Our guide Ali, was incredible. In fact, I'd suggest you phone ahead to make sure he's your guide when you visit. He told grim stories and always broke them down to their elements. How people were separated and pitted against one another. How a tiny minority controlled a vast army of slaves. How you keep oppressed people down, how you keep them away from education, how you remove any shred of self-worth, and how you make it seem like there's no other option but to do the work they are forcing on them.

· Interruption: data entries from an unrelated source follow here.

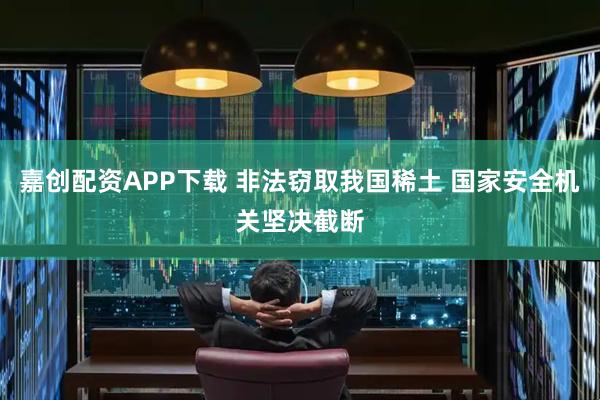 嘉创配资APP下载 非法窃取我国稀土 国家安全机关坚决截断
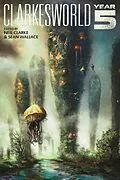 E-Book (epub) Clarkesworld: Year Five (Clarkesworld Anthology, #5) von Neil Clarke, Ken Liu, E. Lily Yu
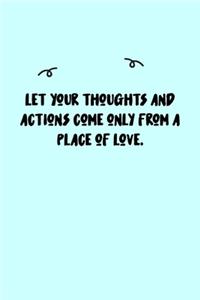 Let your thoughts and actions come only from a place of love. Journal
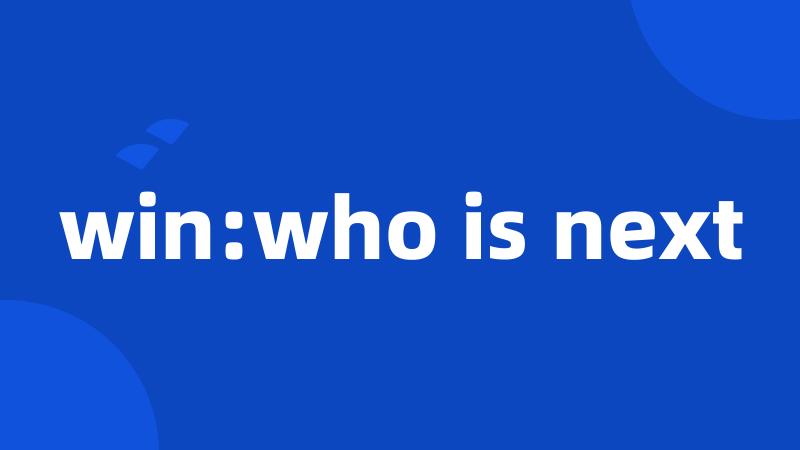 win:who is next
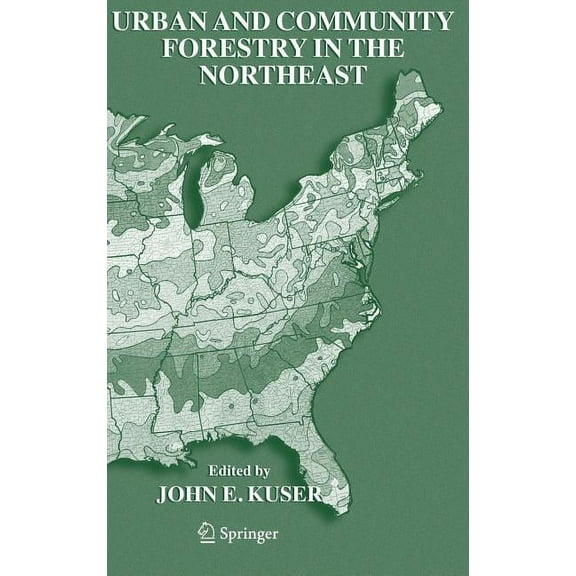 Urban and Community Forestry in the Northeast, (Hardcover)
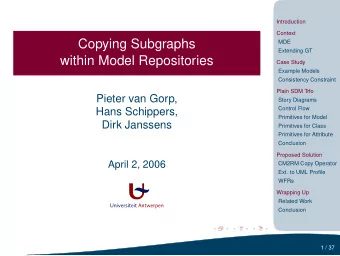 Copying Subgraphs  MDE  Extending GT  within Model Repositories  Case Study  Example Models
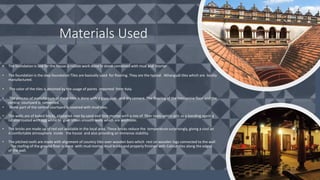 • The foundation is laid for the house is rubble work done in stone combined with mud and mortar
• The foundation is the step foundation Tiles are basically used for flooring. They are the typical Athangudi tiles which are locally
manufactured.
• The color of the tiles is attained by the usage of paints imported from Italy.
• The process of manufacture of these tiles is done with a glass slab and dry cement. The flooring of the mezzanine floor and the
central courtyard is cemented.
• Some part of the central courtyard is covered with mud tiles.
• The walls are of baked bricks, plastered over by sand and lime mortar with a mix of fiber roots which acts as a bonding agent a
nd also coated with egg white to give silken smooth walls which are washable.
• The bricks are made up of red soil available in the local area. These bricks reduce the temperature surprisingly, giving a cool an
d comfortable atmosphere inside the house and also providing an immense stability.
• The pitched roofs are made with alignment of country tiles over wooden bars which rest on wooden logs connected to the wall
. The roofing of the ground floor is done with mud mortar, mud bricks and properly finished with Calicut tiles along the edges
of the wall.
Materials Used
 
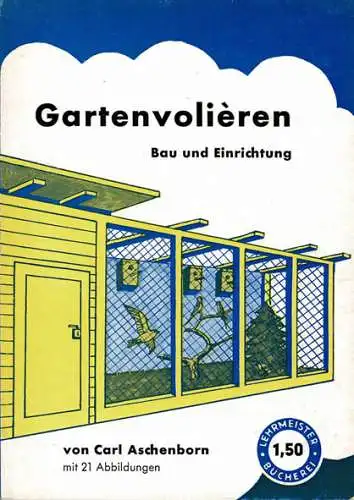 Bau und Einrichtung von Gartenvoli?ren. 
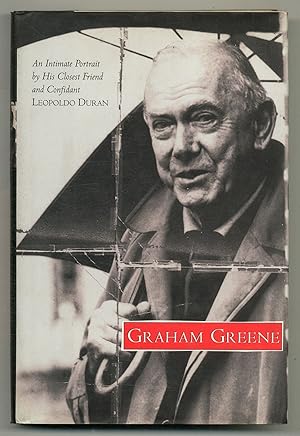 Imagen del vendedor de Graham Greene: An Intimate Portrait by His Closest Friend and Confident a la venta por Between the Covers-Rare Books, Inc. ABAA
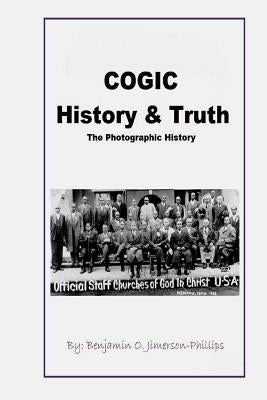 C.O.G.I.C. History & Truth by Jimerson-Phillips, Benjamin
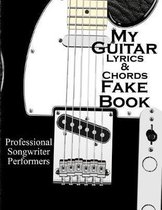 My Guitar Lyrics & Chords Fake Book Professional Songwriter Performers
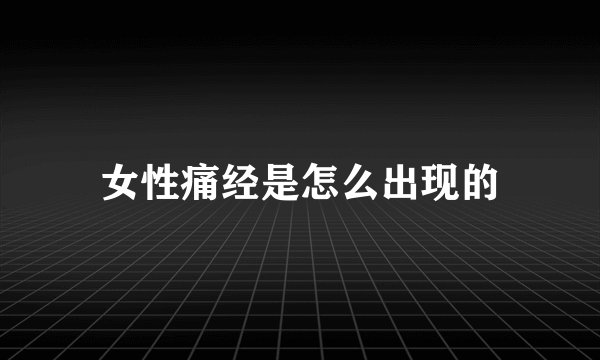 女性痛经是怎么出现的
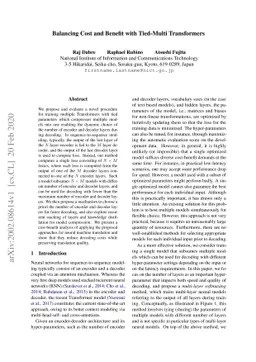 Balancing Cost and Benefit with Tied-Multi Transformers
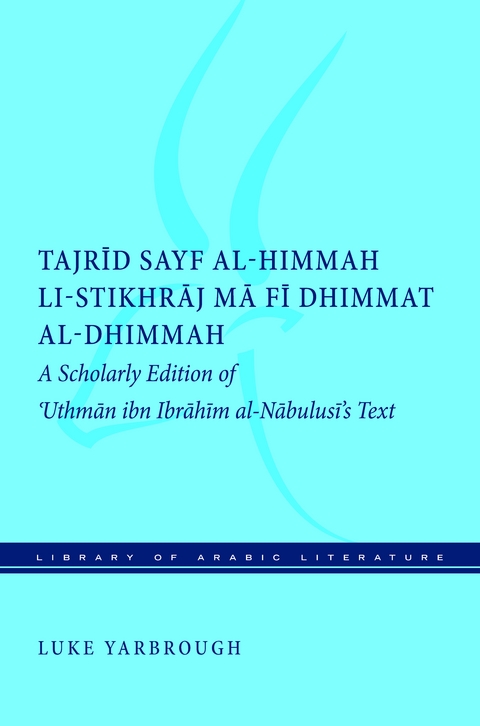 Tajrid Sayf Al-himmah Li-stikhraj Ma Fi Dhimmat Al-dhimmah -  Luke Yarbrough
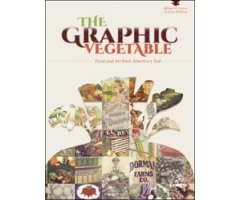THE GRAPHIC VEGETABLE. FOOD AND ART FROM AMERICA\'S SOIL                                                                                              
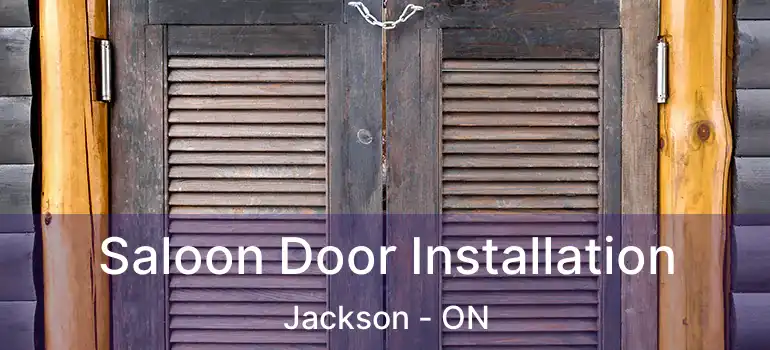  Saloon Door Installation Jackson - ON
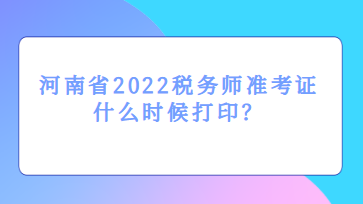 河南省2022税务师准考证什么时候打印？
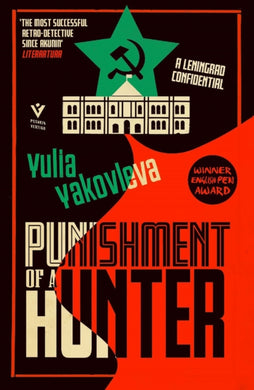 Punishment of a Hunter : A Leningrad Confidential-9781782276791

He also connected those lessons to today. How we still continue to repeat these brutal processes to keep much of humanity down. How we live in a country where 1% controls the other 99% and makes laws to benefit the 1% and the other 99% go along with it. How tools of oppression worked then and still work today (we passed a large for-profit prison on the way to the plantation, which provides a sub-minimum wage workforce to companies in Louisiana and offers little-to-no rehabilitation to help prisoners escape the system)

Overall, it was a sobering and haunting day, and I'm still weighing the gravity of the visit. I would recommend anyone wanting to know more about slavery should visit the Whitney Plantation.

It was an incredible experience I won't ever forget.